** BEGIN **

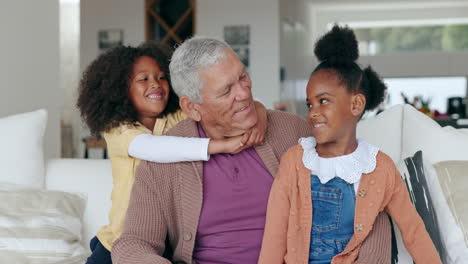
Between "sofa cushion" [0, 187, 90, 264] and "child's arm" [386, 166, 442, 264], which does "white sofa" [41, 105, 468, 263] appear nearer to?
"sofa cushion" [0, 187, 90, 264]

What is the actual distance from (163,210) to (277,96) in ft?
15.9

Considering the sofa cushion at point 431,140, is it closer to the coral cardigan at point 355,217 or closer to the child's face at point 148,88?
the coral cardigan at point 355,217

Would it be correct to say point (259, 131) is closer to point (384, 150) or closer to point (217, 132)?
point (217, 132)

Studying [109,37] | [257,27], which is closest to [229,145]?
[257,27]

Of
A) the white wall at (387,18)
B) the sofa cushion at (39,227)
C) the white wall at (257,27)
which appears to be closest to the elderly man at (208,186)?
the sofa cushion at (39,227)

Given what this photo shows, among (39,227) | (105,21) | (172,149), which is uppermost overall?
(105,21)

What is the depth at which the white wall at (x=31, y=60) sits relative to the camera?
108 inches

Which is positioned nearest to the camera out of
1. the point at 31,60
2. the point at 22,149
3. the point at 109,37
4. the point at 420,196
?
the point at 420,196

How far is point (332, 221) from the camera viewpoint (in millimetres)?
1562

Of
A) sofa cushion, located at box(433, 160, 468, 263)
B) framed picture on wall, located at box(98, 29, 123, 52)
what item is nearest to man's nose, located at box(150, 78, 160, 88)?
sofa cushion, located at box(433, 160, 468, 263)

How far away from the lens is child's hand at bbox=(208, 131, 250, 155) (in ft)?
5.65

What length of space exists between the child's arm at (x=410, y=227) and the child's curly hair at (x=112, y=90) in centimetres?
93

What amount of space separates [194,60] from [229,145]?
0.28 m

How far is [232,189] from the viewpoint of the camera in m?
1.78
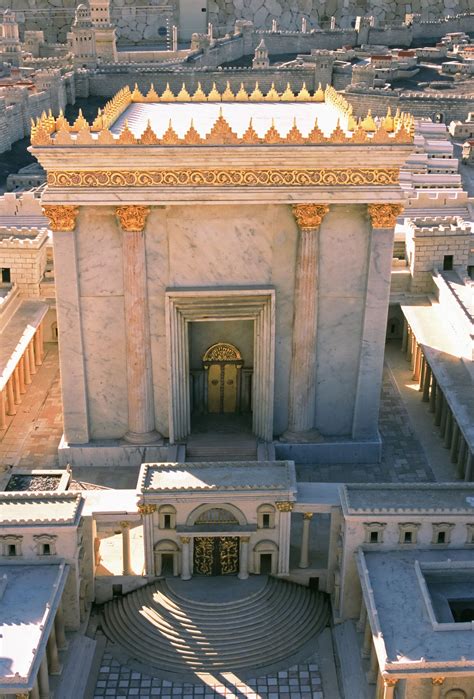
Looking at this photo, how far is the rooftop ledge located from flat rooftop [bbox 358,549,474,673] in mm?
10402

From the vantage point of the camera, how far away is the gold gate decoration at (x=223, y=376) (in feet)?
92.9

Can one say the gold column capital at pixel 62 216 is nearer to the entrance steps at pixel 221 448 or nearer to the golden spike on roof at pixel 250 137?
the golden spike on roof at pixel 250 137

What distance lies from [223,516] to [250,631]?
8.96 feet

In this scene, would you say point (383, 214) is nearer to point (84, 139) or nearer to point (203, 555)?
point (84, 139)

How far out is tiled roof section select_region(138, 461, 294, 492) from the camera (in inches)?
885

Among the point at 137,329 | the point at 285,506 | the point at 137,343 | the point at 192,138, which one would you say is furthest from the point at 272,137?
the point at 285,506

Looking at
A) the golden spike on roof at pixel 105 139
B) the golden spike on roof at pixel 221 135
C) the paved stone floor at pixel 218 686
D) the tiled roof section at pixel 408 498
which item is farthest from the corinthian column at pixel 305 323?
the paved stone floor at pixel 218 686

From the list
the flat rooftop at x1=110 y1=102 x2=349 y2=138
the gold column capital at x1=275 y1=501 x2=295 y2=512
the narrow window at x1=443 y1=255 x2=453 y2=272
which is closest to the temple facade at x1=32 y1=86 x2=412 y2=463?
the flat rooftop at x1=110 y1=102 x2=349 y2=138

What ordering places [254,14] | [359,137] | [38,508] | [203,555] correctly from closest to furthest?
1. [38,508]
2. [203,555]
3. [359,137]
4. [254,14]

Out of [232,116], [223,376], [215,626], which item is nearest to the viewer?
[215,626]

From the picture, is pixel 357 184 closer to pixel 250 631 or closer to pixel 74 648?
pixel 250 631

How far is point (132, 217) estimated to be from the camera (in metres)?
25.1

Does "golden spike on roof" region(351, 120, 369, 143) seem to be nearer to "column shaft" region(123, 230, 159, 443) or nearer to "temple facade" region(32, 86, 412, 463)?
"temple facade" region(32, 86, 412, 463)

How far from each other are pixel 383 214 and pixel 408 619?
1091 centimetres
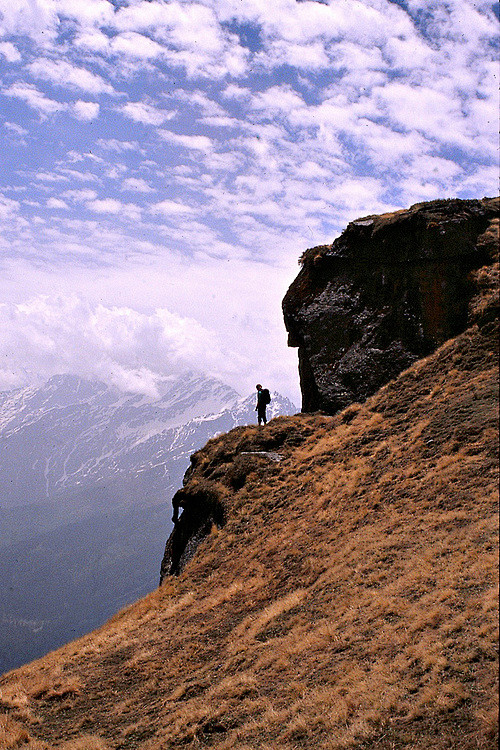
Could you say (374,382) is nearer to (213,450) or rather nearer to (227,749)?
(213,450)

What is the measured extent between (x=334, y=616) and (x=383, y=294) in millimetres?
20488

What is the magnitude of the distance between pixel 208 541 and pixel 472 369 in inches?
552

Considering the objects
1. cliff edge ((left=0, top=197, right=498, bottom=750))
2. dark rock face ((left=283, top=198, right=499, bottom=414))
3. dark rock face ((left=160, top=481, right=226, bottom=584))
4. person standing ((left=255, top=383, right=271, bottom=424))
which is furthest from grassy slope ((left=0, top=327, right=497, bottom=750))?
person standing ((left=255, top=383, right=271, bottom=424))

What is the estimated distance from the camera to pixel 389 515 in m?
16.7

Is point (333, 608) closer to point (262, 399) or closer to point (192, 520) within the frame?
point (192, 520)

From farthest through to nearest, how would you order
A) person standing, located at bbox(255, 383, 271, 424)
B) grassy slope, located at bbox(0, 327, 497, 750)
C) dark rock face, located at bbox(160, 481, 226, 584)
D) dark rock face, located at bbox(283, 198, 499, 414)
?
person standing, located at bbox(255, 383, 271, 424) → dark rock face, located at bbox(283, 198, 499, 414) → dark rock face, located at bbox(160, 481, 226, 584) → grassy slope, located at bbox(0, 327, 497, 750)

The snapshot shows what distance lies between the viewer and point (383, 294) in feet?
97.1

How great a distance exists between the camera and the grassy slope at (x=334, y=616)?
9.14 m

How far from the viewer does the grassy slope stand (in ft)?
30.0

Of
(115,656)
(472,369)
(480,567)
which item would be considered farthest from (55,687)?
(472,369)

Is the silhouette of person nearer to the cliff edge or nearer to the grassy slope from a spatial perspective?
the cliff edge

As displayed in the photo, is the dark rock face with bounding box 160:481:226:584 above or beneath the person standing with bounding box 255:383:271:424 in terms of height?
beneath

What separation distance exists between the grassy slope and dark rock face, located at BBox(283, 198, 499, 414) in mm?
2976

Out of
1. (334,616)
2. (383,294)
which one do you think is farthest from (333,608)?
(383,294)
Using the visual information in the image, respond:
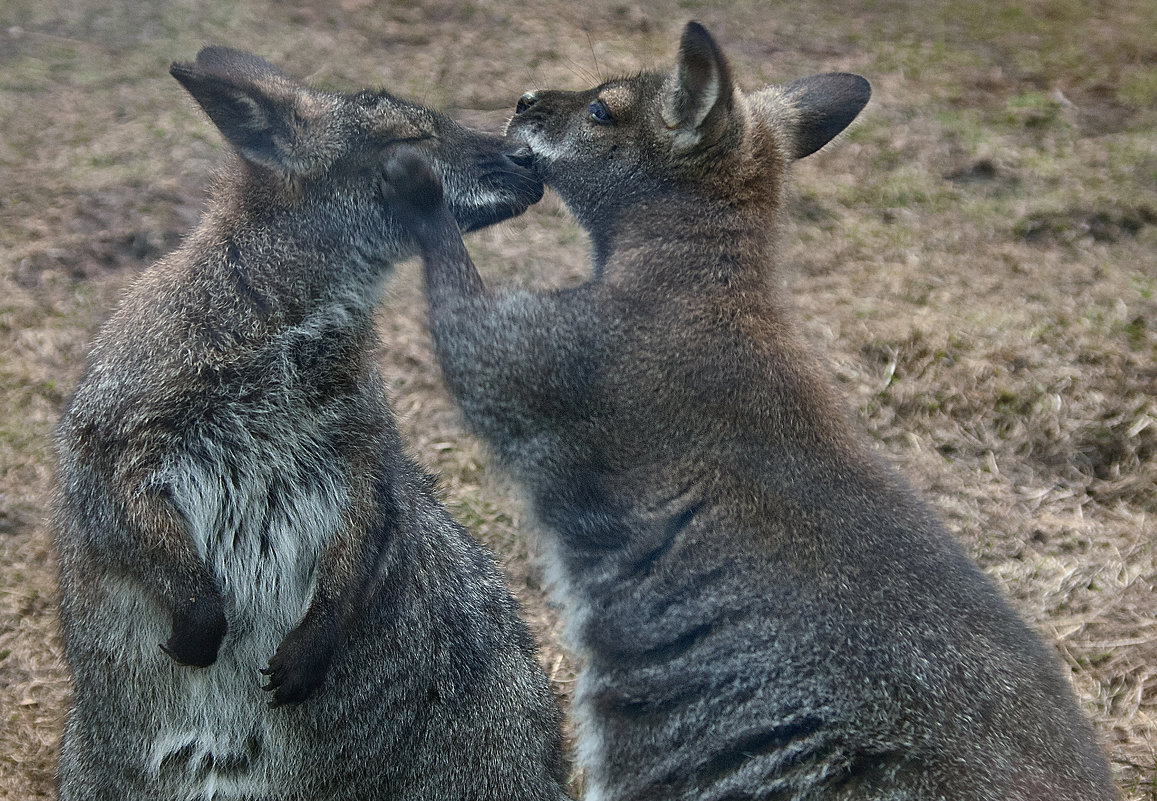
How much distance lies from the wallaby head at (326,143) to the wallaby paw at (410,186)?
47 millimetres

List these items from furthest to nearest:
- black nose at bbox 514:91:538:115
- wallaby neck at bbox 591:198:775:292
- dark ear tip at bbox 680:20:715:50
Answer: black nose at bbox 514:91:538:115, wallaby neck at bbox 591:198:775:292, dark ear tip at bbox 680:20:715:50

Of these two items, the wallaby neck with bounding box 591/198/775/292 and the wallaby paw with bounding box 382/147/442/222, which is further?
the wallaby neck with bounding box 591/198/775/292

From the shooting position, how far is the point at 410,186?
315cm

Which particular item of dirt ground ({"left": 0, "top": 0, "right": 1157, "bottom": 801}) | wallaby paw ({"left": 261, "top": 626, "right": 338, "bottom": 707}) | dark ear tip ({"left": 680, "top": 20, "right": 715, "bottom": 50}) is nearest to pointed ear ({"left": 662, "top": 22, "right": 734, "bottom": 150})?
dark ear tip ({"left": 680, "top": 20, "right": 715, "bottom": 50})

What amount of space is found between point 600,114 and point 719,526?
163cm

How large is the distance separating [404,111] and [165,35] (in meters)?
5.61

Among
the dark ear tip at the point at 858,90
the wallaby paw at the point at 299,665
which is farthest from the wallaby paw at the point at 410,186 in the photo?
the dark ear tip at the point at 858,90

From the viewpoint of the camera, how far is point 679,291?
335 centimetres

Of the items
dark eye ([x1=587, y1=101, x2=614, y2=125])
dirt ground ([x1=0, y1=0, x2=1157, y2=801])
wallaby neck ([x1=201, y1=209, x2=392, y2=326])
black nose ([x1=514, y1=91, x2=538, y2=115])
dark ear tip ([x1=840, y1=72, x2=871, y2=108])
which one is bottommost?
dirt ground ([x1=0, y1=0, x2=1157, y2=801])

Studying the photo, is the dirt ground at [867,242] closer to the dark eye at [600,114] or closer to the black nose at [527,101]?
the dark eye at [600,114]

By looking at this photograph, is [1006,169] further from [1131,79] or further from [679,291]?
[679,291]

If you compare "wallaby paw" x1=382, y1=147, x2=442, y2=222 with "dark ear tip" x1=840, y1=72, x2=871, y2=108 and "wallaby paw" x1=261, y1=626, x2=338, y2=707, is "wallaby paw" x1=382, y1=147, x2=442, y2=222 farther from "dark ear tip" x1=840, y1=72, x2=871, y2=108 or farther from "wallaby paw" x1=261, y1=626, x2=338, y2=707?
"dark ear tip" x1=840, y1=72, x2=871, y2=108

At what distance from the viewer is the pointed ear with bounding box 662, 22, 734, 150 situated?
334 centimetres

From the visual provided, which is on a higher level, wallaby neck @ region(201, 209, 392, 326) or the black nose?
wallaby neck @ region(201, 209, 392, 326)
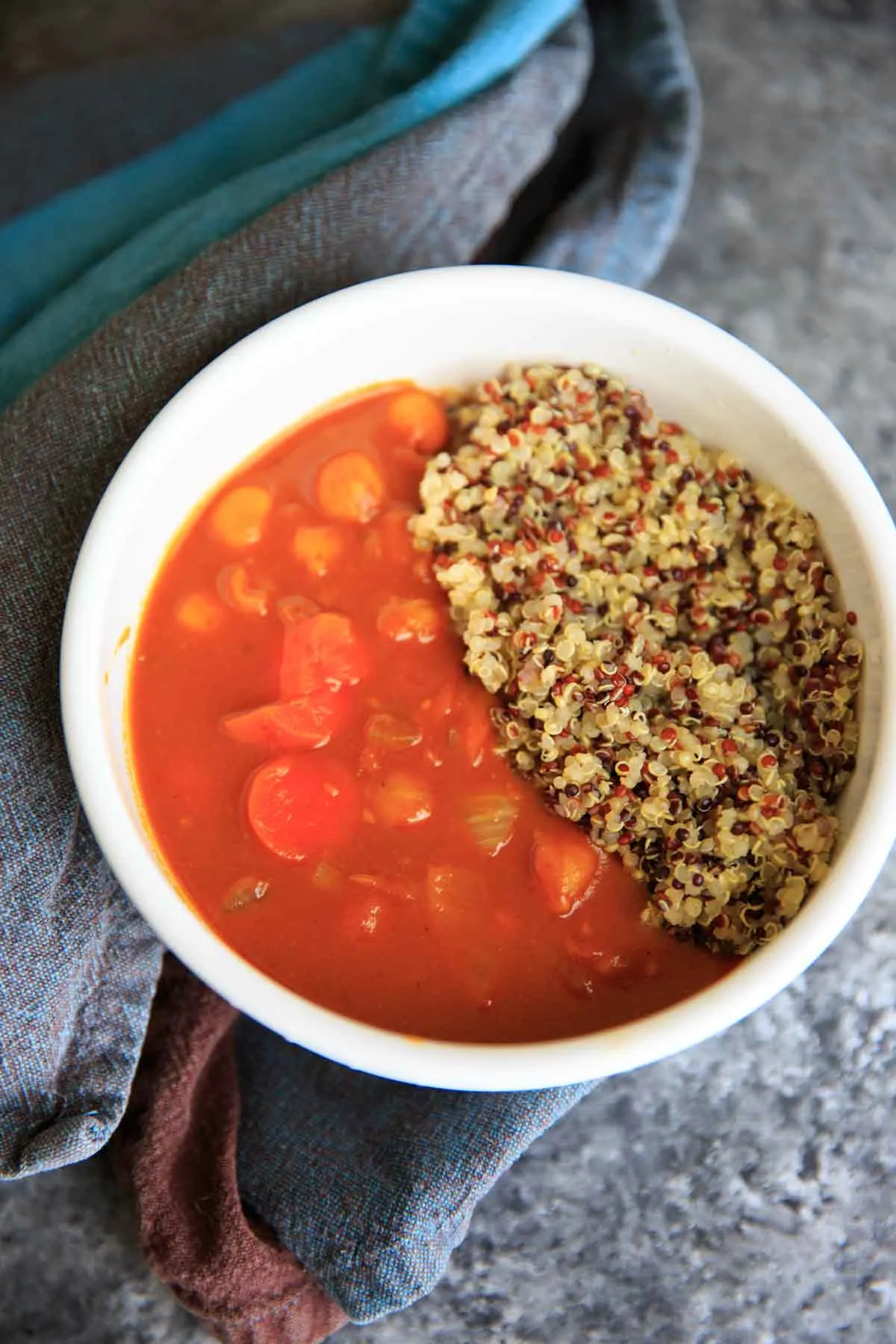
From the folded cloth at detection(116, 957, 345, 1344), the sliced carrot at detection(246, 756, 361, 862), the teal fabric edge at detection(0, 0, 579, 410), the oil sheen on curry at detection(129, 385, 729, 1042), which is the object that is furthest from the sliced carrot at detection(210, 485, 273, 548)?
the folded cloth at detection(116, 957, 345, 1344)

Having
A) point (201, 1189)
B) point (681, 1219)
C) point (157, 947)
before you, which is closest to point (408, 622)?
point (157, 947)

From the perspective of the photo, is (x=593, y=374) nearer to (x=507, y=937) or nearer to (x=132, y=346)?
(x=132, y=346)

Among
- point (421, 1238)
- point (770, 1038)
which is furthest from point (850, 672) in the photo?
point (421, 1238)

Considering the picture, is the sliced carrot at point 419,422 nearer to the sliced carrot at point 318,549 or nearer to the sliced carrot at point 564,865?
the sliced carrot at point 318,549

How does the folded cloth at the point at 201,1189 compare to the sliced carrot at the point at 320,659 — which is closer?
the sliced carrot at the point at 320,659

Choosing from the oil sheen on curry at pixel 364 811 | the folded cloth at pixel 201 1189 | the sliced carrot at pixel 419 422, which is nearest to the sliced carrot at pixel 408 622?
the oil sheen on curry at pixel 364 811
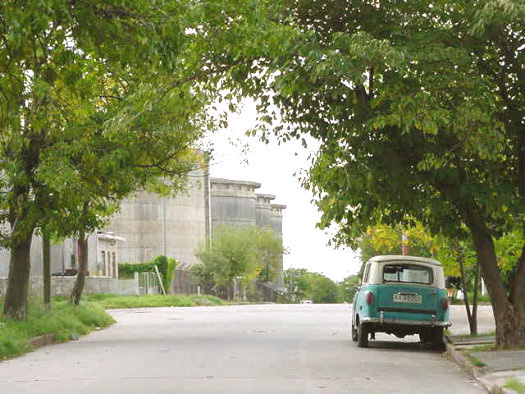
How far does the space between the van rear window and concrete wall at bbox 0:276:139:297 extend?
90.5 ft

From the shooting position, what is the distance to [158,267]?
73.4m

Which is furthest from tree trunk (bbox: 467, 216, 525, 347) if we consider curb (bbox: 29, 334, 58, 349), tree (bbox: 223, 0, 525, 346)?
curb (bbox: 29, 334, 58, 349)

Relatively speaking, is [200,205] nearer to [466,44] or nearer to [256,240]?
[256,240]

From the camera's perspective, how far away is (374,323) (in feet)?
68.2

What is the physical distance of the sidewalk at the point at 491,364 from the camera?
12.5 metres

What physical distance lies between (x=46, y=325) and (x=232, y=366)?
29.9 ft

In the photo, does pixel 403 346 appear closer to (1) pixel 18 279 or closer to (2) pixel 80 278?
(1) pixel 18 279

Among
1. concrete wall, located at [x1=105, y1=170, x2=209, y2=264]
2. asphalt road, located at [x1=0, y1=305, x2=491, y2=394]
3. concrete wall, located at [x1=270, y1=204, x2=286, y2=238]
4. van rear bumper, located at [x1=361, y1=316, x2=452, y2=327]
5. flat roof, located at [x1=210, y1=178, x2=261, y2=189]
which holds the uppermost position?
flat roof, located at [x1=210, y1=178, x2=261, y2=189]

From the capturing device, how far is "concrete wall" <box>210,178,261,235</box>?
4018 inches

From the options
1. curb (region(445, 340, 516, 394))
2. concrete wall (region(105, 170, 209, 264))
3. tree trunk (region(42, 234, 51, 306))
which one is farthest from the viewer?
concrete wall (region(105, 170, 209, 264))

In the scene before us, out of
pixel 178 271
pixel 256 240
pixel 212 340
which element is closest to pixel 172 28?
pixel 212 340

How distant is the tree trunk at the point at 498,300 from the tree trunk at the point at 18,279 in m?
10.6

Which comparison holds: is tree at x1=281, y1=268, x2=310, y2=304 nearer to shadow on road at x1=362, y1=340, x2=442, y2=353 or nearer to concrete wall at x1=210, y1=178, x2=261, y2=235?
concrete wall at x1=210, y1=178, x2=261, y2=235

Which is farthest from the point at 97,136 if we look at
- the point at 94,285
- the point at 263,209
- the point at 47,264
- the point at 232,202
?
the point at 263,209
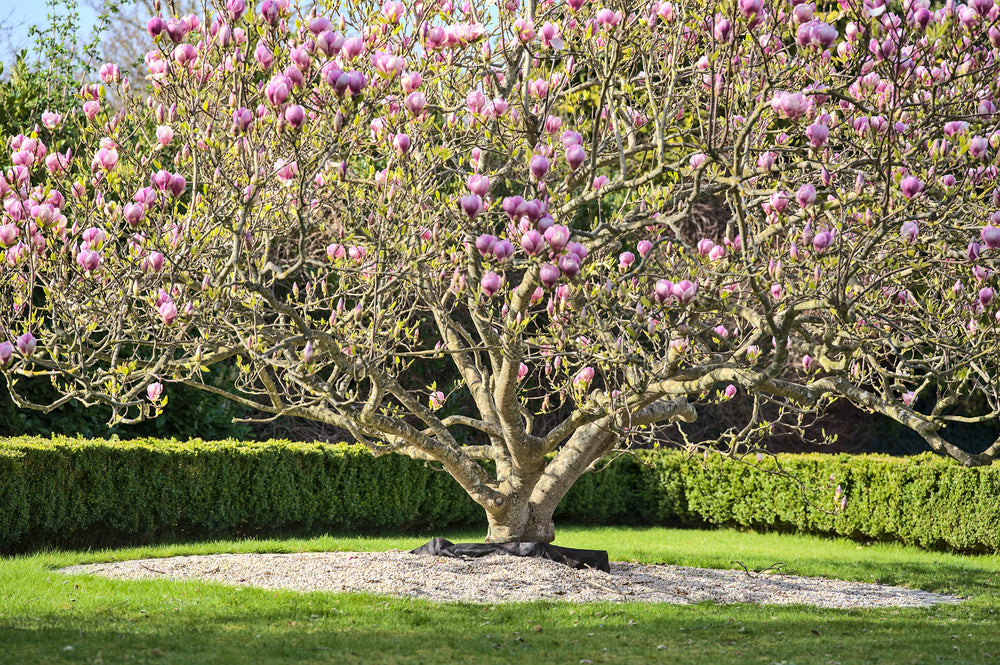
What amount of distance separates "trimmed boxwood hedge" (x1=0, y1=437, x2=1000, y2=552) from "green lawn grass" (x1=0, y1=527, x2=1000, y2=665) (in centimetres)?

** END **

EXERCISE OBJECTIVE —
Quote verbatim every line of the data from the one containing "What is the magnitude" down to the one containing "person standing, located at bbox(255, 383, 271, 424) →", including both of those lines.

OUTPUT OF THE TASK —
What is the magnitude of the distance between pixel 208 541 and pixel 472 369 in inches?
552

Considering the objects
1. cliff edge ((left=0, top=197, right=498, bottom=750))
2. dark rock face ((left=283, top=198, right=499, bottom=414))
3. dark rock face ((left=160, top=481, right=226, bottom=584))
4. person standing ((left=255, top=383, right=271, bottom=424))
which is furthest from grassy slope ((left=0, top=327, right=497, bottom=750))?
person standing ((left=255, top=383, right=271, bottom=424))

What is the estimated distance from the camera to pixel 389 515 in m?
16.7

Is point (333, 608) closer to point (262, 399) or closer to point (192, 520) within the frame?
point (192, 520)

From farthest through to nearest, how would you order
A) person standing, located at bbox(255, 383, 271, 424)
B) grassy slope, located at bbox(0, 327, 497, 750)
C) dark rock face, located at bbox(160, 481, 226, 584)
D) dark rock face, located at bbox(283, 198, 499, 414)
?
person standing, located at bbox(255, 383, 271, 424) → dark rock face, located at bbox(283, 198, 499, 414) → dark rock face, located at bbox(160, 481, 226, 584) → grassy slope, located at bbox(0, 327, 497, 750)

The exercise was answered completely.